**Requirement:**
Each entry below must appear in the answer exactly as written.

:: Records to use ::

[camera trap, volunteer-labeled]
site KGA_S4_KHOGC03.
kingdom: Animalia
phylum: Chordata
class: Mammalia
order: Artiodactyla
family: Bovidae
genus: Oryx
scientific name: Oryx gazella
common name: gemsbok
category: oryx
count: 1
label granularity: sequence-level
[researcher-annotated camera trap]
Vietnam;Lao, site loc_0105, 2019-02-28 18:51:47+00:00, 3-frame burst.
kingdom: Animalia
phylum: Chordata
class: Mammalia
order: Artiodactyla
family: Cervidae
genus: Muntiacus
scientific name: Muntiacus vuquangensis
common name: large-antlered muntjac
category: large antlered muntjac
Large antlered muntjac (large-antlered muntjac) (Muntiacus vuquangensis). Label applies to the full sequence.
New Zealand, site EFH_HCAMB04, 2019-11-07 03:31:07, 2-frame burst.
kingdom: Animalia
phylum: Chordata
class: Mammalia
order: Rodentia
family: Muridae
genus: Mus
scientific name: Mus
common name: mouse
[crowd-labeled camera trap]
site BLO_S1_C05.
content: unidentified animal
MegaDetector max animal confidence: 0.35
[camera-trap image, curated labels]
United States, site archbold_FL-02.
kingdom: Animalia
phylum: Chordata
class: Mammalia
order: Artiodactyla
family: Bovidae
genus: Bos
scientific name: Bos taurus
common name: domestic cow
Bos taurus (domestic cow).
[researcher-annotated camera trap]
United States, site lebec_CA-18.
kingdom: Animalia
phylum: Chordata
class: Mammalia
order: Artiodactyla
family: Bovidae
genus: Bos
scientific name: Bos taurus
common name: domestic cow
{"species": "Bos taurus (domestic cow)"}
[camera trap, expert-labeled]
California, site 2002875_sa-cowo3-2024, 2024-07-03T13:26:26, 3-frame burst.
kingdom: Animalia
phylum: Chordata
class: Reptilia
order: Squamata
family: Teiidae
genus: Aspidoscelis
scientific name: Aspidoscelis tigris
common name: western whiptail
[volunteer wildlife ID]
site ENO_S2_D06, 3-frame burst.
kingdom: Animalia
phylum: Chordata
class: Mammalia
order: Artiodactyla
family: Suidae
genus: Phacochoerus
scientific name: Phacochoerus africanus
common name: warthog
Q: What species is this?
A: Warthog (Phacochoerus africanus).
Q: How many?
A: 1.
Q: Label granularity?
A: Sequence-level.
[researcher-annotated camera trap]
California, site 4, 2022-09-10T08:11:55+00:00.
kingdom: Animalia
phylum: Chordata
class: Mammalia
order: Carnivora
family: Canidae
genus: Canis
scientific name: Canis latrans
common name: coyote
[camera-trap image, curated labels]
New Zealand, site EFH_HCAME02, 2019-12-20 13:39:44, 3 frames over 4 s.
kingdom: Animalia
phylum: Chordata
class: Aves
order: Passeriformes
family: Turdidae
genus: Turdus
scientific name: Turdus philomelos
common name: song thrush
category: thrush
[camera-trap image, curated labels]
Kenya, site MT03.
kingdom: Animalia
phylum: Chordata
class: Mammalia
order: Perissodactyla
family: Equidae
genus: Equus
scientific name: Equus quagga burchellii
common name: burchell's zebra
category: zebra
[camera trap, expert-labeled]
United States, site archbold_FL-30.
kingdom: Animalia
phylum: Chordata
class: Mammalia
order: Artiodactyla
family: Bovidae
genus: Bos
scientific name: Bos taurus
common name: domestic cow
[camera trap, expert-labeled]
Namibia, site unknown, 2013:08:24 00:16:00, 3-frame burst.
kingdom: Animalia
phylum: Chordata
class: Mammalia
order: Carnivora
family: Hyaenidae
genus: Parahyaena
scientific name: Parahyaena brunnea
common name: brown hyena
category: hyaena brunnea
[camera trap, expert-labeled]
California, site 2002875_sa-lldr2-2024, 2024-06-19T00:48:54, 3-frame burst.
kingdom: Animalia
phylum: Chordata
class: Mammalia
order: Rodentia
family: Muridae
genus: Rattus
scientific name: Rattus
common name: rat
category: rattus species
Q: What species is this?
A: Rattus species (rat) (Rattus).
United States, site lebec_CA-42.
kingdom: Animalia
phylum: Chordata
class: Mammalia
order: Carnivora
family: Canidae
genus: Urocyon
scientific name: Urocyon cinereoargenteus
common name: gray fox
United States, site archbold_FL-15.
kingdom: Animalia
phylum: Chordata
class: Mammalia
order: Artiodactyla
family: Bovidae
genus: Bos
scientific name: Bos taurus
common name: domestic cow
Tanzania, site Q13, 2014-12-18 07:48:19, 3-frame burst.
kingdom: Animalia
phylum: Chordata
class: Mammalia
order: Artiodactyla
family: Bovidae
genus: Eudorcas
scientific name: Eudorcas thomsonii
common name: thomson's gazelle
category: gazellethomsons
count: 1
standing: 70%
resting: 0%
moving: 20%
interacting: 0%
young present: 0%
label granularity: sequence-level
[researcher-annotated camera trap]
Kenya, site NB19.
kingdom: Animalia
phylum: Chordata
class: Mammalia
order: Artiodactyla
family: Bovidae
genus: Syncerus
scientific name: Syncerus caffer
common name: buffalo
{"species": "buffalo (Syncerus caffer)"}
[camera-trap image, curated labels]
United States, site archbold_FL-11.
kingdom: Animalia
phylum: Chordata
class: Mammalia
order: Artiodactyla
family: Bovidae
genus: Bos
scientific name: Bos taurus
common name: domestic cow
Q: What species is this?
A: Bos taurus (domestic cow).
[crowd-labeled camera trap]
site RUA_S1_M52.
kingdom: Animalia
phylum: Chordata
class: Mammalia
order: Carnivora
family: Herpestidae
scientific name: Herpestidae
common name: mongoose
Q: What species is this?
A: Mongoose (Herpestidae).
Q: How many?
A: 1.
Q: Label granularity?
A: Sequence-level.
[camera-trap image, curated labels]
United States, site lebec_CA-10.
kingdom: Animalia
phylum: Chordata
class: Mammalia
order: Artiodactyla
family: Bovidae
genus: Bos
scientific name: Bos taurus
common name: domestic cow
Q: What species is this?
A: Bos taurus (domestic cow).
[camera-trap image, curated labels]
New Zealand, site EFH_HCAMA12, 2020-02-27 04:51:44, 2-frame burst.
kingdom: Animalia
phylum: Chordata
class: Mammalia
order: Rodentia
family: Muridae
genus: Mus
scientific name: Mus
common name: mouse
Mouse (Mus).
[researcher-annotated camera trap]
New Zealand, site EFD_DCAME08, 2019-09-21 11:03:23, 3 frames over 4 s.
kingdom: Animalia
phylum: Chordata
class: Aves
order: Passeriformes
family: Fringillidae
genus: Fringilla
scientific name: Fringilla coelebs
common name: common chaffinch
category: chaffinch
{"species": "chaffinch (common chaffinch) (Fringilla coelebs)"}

:::

**Task result:**
[camera trap, volunteer-labeled]
site KGA_S4_KHOGC03.
kingdom: Animalia
phylum: Chordata
class: Mammalia
order: Artiodactyla
family: Bovidae
genus: Oryx
scientific name: Oryx gazella
common name: gemsbok
category: oryx
count: 1
label granularity: sequence-level
[researcher-annotated camera trap]
Vietnam;Lao, site loc_0105, 2019-02-28 18:51:47+00:00, 3-frame burst.
kingdom: Animalia
phylum: Chordata
class: Mammalia
order: Artiodactyla
family: Cervidae
genus: Muntiacus
scientific name: Muntiacus vuquangensis
common name: large-antlered muntjac
category: large antlered muntjac
Large antlered muntjac (large-antlered muntjac) (Muntiacus vuquangensis). Label applies to the full sequence.
New Zealand, site EFH_HCAMB04, 2019-11-07 03:31:07, 2-frame burst.
kingdom: Animalia
phylum: Chordata
class: Mammalia
order: Rodentia
family: Muridae
genus: Mus
scientific name: Mus
common name: mouse
[crowd-labeled camera trap]
site BLO_S1_C05.
content: unidentified animal
MegaDetector max animal confidence: 0.35
[camera-trap image, curated labels]
United States, site archbold_FL-02.
kingdom: Animalia
phylum: Chordata
class: Mammalia
order: Artiodactyla
family: Bovidae
genus: Bos
scientific name: Bos taurus
common name: domestic cow
Bos taurus (domestic cow).
[researcher-annotated camera trap]
United States, site lebec_CA-18.
kingdom: Animalia
phylum: Chordata
class: Mammalia
order: Artiodactyla
family: Bovidae
genus: Bos
scientific name: Bos taurus
common name: domestic cow
{"species": "Bos taurus (domestic cow)"}
[camera trap, expert-labeled]
California, site 2002875_sa-cowo3-2024, 2024-07-03T13:26:26, 3-frame burst.
kingdom: Animalia
phylum: Chordata
class: Reptilia
order: Squamata
family: Teiidae
genus: Aspidoscelis
scientific name: Aspidoscelis tigris
common name: western whiptail
[volunteer wildlife ID]
site ENO_S2_D06, 3-frame burst.
kingdom: Animalia
phylum: Chordata
class: Mammalia
order: Artiodactyla
family: Suidae
genus: Phacochoerus
scientific name: Phacochoerus africanus
common name: warthog
Q: What species is this?
A: Warthog (Phacochoerus africanus).
Q: How many?
A: 1.
Q: Label granularity?
A: Sequence-level.
[researcher-annotated camera trap]
California, site 4, 2022-09-10T08:11:55+00:00.
kingdom: Animalia
phylum: Chordata
class: Mammalia
order: Carnivora
family: Canidae
genus: Canis
scientific name: Canis latrans
common name: coyote
[camera-trap image, curated labels]
New Zealand, site EFH_HCAME02, 2019-12-20 13:39:44, 3 frames over 4 s.
kingdom: Animalia
phylum: Chordata
class: Aves
order: Passeriformes
family: Turdidae
genus: Turdus
scientific name: Turdus philomelos
common name: song thrush
category: thrush
[camera-trap image, curated labels]
Kenya, site MT03.
kingdom: Animalia
phylum: Chordata
class: Mammalia
order: Perissodactyla
family: Equidae
genus: Equus
scientific name: Equus quagga burchellii
common name: burchell's zebra
category: zebra
[camera trap, expert-labeled]
United States, site archbold_FL-30.
kingdom: Animalia
phylum: Chordata
class: Mammalia
order: Artiodactyla
family: Bovidae
genus: Bos
scientific name: Bos taurus
common name: domestic cow
[camera trap, expert-labeled]
Namibia, site unknown, 2013:08:24 00:16:00, 3-frame burst.
kingdom: Animalia
phylum: Chordata
class: Mammalia
order: Carnivora
family: Hyaenidae
genus: Parahyaena
scientific name: Parahyaena brunnea
common name: brown hyena
category: hyaena brunnea
[camera trap, expert-labeled]
California, site 2002875_sa-lldr2-2024, 2024-06-19T00:48:54, 3-frame burst.
kingdom: Animalia
phylum: Chordata
class: Mammalia
order: Rodentia
family: Muridae
genus: Rattus
scientific name: Rattus
common name: rat
category: rattus species
Q: What species is this?
A: Rattus species (rat) (Rattus).
United States, site lebec_CA-42.
kingdom: Animalia
phylum: Chordata
class: Mammalia
order: Carnivora
family: Canidae
genus: Urocyon
scientific name: Urocyon cinereoargenteus
common name: gray fox
United States, site archbold_FL-15.
kingdom: Animalia
phylum: Chordata
class: Mammalia
order: Artiodactyla
family: Bovidae
genus: Bos
scientific name: Bos taurus
common name: domestic cow
Tanzania, site Q13, 2014-12-18 07:48:19, 3-frame burst.
kingdom: Animalia
phylum: Chordata
class: Mammalia
order: Artiodactyla
family: Bovidae
genus: Eudorcas
scientific name: Eudorcas thomsonii
common name: thomson's gazelle
category: gazellethomsons
count: 1
standing: 70%
resting: 0%
moving: 20%
interacting: 0%
young present: 0%
label granularity: sequence-level
[researcher-annotated camera trap]
Kenya, site NB19.
kingdom: Animalia
phylum: Chordata
class: Mammalia
order: Artiodactyla
family: Bovidae
genus: Syncerus
scientific name: Syncerus caffer
common name: buffalo
{"species": "buffalo (Syncerus caffer)"}
[camera-trap image, curated labels]
United States, site archbold_FL-11.
kingdom: Animalia
phylum: Chordata
class: Mammalia
order: Artiodactyla
family: Bovidae
genus: Bos
scientific name: Bos taurus
common name: domestic cow
Q: What species is this?
A: Bos taurus (domestic cow).
[crowd-labeled camera trap]
site RUA_S1_M52.
kingdom: Animalia
phylum: Chordata
class: Mammalia
order: Carnivora
family: Herpestidae
scientific name: Herpestidae
common name: mongoose
Q: What species is this?
A: Mongoose (Herpestidae).
Q: How many?
A: 1.
Q: Label granularity?
A: Sequence-level.
[camera-trap image, curated labels]
United States, site lebec_CA-10.
kingdom: Animalia
phylum: Chordata
class: Mammalia
order: Artiodactyla
family: Bovidae
genus: Bos
scientific name: Bos taurus
common name: domestic cow
Q: What species is this?
A: Bos taurus (domestic cow).
[camera-trap image, curated labels]
New Zealand, site EFH_HCAMA12, 2020-02-27 04:51:44, 2-frame burst.
kingdom: Animalia
phylum: Chordata
class: Mammalia
order: Rodentia
family: Muridae
genus: Mus
scientific name: Mus
common name: mouse
Mouse (Mus).
[researcher-annotated camera trap]
New Zealand, site EFD_DCAME08, 2019-09-21 11:03:23, 3 frames over 4 s.
kingdom: Animalia
phylum: Chordata
class: Aves
order: Passeriformes
family: Fringillidae
genus: Fringilla
scientific name: Fringilla coelebs
common name: common chaffinch
category: chaffinch
{"species": "chaffinch (common chaffinch) (Fringilla coelebs)"}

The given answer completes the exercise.